▸ PASSAGE FOR REVIEW:
┄┄┄┄┄┄┄┄┄┄┄┄┄┄┄┄┄┄┄┄

By April during the indefinite lockdown, I did not know what to think. Customers would call and almost beg me to make a cake for their child's birthdays. They had nowhere else they could go. Even though bakeries were part of essential businesses that were allowed to remain open, I could not gather the courage to take an order. I stopped looking at my business phone for days at a stretch. April was supposed to be the best month of my life. It was supposed to be the time when I should have been able to prove to everyone who thought a girl who just sells cupcake couldn't make it. Instead I sat in bed, ignoring calls.
A brownie class that I taught in the lockdown
The reality was not as bad as it was in my head. Our marketing team, headed by Aroma, kept us going. We did a virtual housie and 80 of our customers participated. We did a basic online baking course for 10 days where a few aunties in my apartment would come on video call and learn from me everyday. We made enough money to pay salaries for 3 out of 4 of our team members, who in turn practiced their piping skills at home.

┄┄┄┄┄┄┄┄┄┄┄┄┄┄┄┄┄┄┄┄

▸ GIVEN RECORDS:
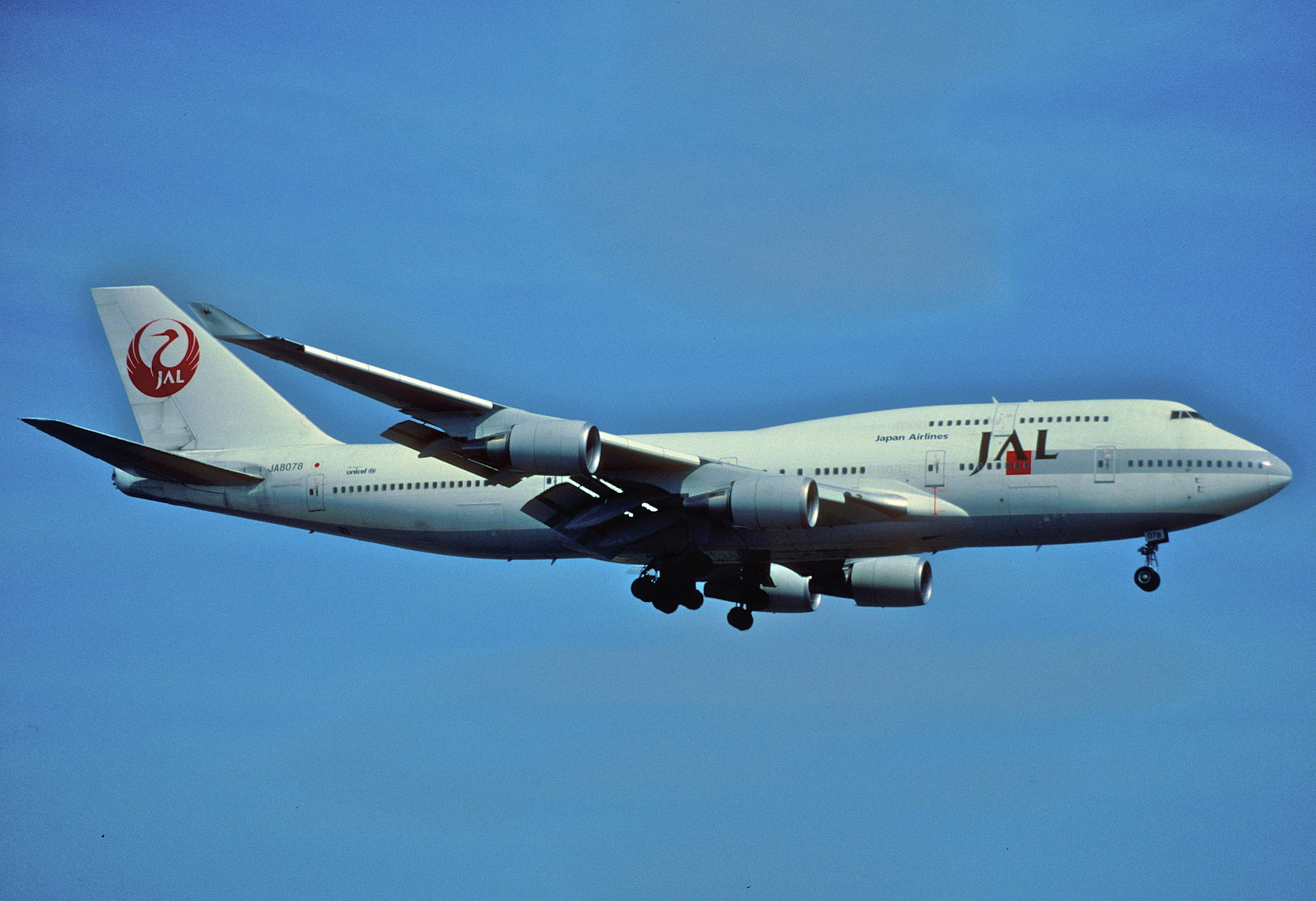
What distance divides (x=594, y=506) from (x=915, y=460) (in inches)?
337

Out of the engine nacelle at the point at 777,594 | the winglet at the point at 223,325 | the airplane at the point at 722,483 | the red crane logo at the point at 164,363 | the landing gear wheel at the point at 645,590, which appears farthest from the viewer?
the red crane logo at the point at 164,363

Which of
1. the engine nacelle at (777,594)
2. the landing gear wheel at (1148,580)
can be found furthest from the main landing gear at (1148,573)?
the engine nacelle at (777,594)

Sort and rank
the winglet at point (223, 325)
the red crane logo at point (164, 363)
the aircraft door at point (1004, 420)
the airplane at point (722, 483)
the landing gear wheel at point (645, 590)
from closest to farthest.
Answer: the winglet at point (223, 325) → the airplane at point (722, 483) → the aircraft door at point (1004, 420) → the landing gear wheel at point (645, 590) → the red crane logo at point (164, 363)

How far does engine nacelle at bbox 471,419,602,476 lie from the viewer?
34.4 m

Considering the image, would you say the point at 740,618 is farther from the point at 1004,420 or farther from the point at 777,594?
the point at 1004,420

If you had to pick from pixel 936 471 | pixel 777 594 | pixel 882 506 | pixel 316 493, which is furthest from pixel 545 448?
pixel 777 594

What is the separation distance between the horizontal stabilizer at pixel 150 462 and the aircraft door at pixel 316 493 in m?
1.72

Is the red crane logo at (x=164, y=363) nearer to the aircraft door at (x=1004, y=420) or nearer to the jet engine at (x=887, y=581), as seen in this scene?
the jet engine at (x=887, y=581)

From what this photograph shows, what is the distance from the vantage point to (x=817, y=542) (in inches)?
1540

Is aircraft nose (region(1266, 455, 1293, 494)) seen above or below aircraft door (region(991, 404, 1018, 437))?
below

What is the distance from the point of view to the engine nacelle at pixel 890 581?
42.9 m

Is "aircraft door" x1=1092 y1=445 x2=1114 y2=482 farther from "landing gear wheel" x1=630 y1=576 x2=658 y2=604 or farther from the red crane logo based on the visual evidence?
the red crane logo

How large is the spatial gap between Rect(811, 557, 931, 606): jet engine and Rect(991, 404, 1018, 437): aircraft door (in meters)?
6.09

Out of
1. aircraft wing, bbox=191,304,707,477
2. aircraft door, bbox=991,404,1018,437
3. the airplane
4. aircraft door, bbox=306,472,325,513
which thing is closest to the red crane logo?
the airplane
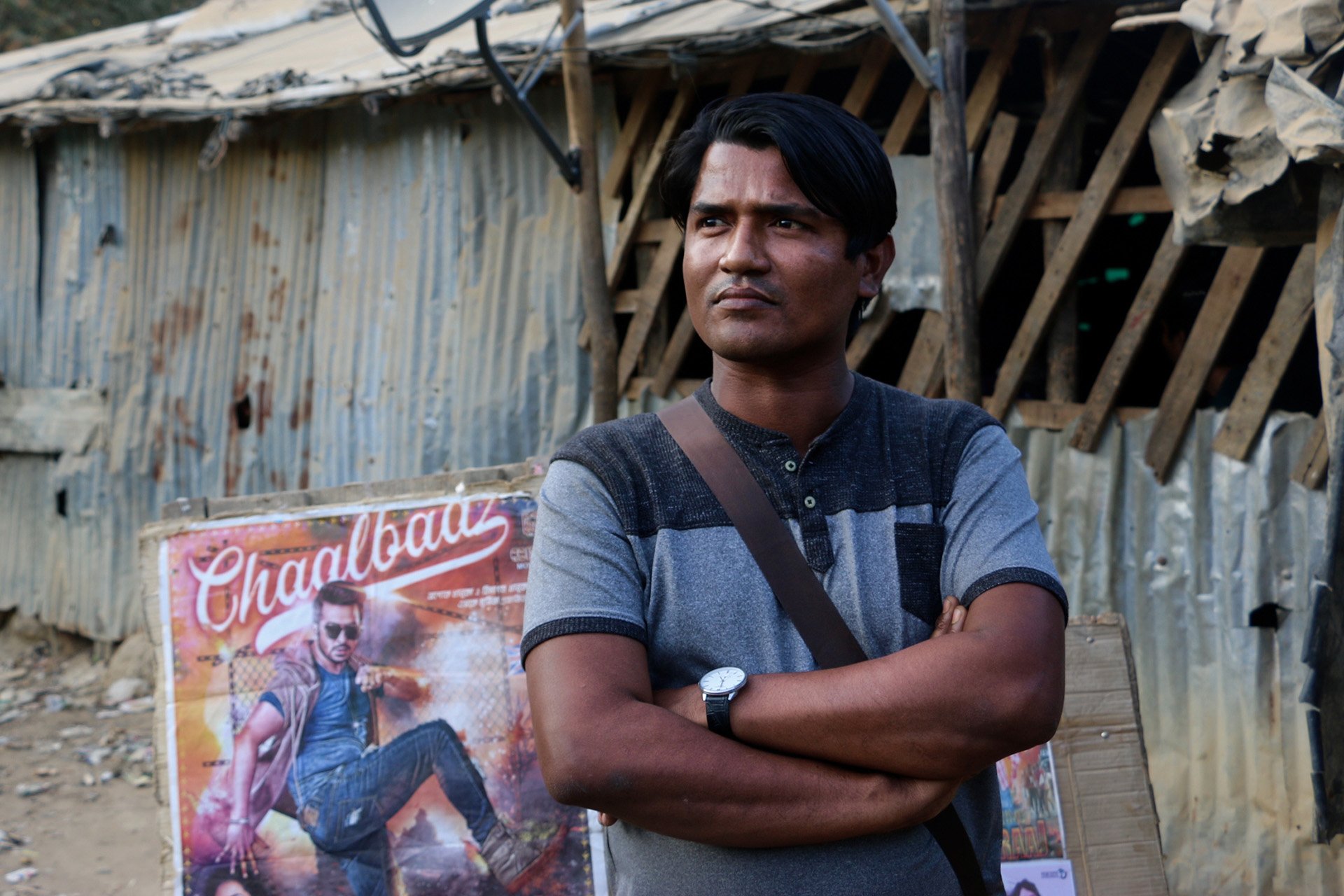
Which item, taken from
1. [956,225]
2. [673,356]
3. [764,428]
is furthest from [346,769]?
[673,356]

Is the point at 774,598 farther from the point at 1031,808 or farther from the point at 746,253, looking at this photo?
the point at 1031,808

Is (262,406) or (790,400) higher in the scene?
(262,406)

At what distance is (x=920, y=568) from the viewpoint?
1616 mm

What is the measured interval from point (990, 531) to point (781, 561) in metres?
0.31

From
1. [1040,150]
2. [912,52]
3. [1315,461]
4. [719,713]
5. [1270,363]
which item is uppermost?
[912,52]

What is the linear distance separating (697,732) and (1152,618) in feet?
11.4

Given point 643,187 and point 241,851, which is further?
point 643,187

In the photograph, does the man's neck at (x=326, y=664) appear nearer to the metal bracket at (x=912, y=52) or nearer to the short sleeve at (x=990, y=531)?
the short sleeve at (x=990, y=531)

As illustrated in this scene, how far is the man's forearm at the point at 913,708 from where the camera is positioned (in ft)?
4.87

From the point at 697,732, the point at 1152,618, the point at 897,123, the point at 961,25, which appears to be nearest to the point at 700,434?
the point at 697,732

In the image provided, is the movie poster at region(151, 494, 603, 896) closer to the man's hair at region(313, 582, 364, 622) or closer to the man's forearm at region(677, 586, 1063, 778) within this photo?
the man's hair at region(313, 582, 364, 622)

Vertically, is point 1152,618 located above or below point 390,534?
below

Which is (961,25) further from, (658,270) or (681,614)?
(681,614)

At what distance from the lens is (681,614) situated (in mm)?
1562
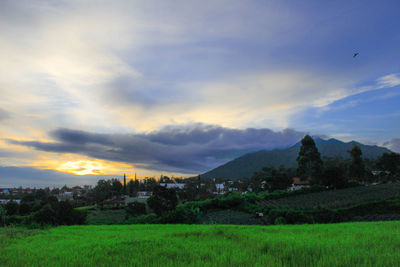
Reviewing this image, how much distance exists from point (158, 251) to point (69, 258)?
1.80m

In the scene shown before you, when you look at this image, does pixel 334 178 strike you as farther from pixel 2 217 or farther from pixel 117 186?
pixel 117 186

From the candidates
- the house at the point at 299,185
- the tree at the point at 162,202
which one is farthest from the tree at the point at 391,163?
the tree at the point at 162,202

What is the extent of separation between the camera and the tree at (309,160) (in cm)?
6038

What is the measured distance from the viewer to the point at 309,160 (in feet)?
201

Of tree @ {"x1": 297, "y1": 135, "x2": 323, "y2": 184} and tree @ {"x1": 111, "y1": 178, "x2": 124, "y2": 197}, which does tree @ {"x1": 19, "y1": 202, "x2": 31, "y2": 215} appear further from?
tree @ {"x1": 297, "y1": 135, "x2": 323, "y2": 184}

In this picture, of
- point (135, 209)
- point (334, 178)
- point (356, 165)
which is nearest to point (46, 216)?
point (135, 209)

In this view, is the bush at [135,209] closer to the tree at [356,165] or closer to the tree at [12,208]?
the tree at [12,208]

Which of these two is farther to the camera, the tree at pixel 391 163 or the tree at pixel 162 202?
the tree at pixel 391 163

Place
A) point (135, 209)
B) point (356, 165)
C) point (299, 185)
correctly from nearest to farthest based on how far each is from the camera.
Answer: point (135, 209) → point (356, 165) → point (299, 185)

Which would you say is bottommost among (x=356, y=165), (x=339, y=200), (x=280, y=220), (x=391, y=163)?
(x=339, y=200)

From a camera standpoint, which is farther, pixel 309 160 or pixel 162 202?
pixel 309 160

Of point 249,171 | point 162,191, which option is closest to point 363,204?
point 162,191

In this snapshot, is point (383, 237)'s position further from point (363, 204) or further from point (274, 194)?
point (274, 194)

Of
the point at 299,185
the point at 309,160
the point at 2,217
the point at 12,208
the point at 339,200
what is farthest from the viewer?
the point at 299,185
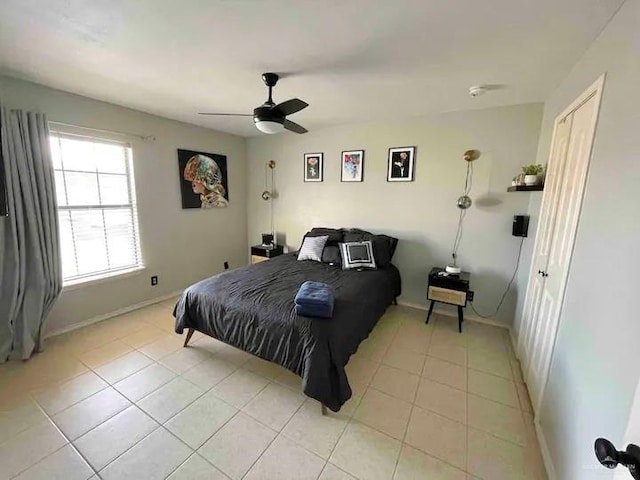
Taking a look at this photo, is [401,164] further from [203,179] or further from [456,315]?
[203,179]

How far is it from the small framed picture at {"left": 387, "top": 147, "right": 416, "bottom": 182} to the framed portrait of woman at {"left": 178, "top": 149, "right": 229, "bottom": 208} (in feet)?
8.48

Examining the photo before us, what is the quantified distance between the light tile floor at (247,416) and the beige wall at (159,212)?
54 cm

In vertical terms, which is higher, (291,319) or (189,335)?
(291,319)

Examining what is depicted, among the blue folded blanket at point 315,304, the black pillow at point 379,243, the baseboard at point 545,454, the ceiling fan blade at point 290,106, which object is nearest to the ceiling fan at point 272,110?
the ceiling fan blade at point 290,106

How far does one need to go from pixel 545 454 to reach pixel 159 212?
13.9ft

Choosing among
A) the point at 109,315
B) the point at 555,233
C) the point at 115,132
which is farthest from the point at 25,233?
the point at 555,233

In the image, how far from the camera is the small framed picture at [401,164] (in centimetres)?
337

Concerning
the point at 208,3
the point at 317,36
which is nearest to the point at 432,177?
the point at 317,36

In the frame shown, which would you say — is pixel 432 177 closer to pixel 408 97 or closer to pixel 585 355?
pixel 408 97

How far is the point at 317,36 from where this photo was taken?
63.8 inches

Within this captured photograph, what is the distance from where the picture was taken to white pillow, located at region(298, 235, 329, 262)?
348 centimetres

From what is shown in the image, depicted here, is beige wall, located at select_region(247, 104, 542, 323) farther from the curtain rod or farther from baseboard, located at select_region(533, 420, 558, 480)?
the curtain rod

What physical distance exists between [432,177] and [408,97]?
1.03 meters

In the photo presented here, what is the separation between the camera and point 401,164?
3.43 m
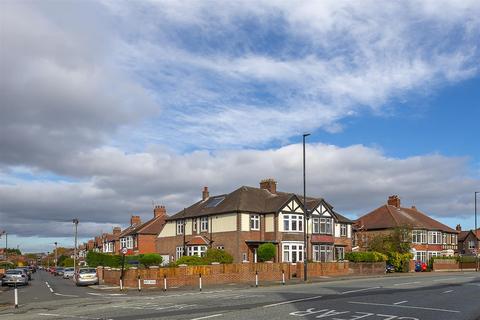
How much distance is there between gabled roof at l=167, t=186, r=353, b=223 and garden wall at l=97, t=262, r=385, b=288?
10.1 meters

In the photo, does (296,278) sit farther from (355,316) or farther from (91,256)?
(91,256)

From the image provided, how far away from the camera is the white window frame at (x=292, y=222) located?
188ft

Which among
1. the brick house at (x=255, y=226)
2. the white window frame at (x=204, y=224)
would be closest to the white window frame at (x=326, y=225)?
the brick house at (x=255, y=226)

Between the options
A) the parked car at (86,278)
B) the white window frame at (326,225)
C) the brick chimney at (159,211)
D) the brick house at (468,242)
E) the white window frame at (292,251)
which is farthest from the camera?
the brick house at (468,242)

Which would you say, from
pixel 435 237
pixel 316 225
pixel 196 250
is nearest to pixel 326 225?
pixel 316 225

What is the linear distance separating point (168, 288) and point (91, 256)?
41617 mm

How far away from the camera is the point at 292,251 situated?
57.6 m

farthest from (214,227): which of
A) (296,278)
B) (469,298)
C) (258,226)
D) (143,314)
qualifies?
(143,314)

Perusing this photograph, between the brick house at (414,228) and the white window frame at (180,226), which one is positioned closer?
the white window frame at (180,226)

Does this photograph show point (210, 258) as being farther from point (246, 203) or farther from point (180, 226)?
point (180, 226)

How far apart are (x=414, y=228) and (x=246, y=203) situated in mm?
32374

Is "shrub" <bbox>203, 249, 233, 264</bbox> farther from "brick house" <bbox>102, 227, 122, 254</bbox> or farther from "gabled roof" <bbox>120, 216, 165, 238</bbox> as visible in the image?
"brick house" <bbox>102, 227, 122, 254</bbox>

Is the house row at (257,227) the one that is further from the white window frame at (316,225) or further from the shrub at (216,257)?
the shrub at (216,257)

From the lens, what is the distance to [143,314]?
57.4 feet
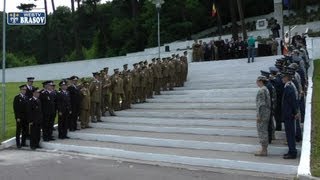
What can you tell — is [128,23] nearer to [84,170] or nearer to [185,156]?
[185,156]

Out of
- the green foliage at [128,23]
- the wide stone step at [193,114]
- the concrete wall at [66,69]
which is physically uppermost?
the green foliage at [128,23]

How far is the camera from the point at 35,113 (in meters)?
14.6

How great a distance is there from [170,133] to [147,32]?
38.2m

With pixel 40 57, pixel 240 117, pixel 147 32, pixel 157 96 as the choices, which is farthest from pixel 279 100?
pixel 40 57

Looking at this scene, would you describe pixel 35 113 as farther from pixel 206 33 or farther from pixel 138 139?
pixel 206 33

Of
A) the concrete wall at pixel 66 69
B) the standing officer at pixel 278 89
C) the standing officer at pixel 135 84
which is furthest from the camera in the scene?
the concrete wall at pixel 66 69

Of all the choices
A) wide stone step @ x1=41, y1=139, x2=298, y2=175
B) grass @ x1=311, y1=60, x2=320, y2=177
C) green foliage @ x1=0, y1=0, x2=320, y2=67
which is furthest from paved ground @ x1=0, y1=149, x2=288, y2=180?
green foliage @ x1=0, y1=0, x2=320, y2=67

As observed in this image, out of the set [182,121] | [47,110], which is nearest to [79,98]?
[47,110]

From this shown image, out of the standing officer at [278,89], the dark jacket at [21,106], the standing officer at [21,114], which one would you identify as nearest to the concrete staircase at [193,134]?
the standing officer at [278,89]

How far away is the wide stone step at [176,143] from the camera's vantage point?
40.0 ft

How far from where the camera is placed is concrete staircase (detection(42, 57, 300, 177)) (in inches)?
459

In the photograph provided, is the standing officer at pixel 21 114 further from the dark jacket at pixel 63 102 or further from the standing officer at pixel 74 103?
the standing officer at pixel 74 103

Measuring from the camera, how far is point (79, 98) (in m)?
16.3

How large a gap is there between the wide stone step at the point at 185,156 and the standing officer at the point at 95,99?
2.11 meters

┄┄┄┄┄┄┄┄┄┄┄┄┄┄┄┄┄┄┄┄

▸ REQUIREMENT 1: According to the bakery passage, how many customers took part in the virtual housie?
▸ REQUIREMENT 2: List every number written in numerals in the bakery passage.
▸ REQUIREMENT 3: Reproduce the bakery passage from "By April during" up to and including "bed, ignoring calls.".

▸ WRITTEN REPLY 1: 80 customers took part.

▸ WRITTEN REPLY 2: 80, 10, 3, 4

▸ WRITTEN REPLY 3:
By April during the indefinite lockdown, I did not know what to think. Customers would call and almost beg me to make a cake for their child's birthdays. They had nowhere else they could go. Even though bakeries were part of essential businesses that were allowed to remain open, I could not gather the courage to take an order. I stopped looking at my business phone for days at a stretch. April was supposed to be the best month of my life. It was supposed to be the time when I should have been able to prove to everyone who thought a girl who just sells cupcake couldn't make it. Instead I sat in bed, ignoring calls.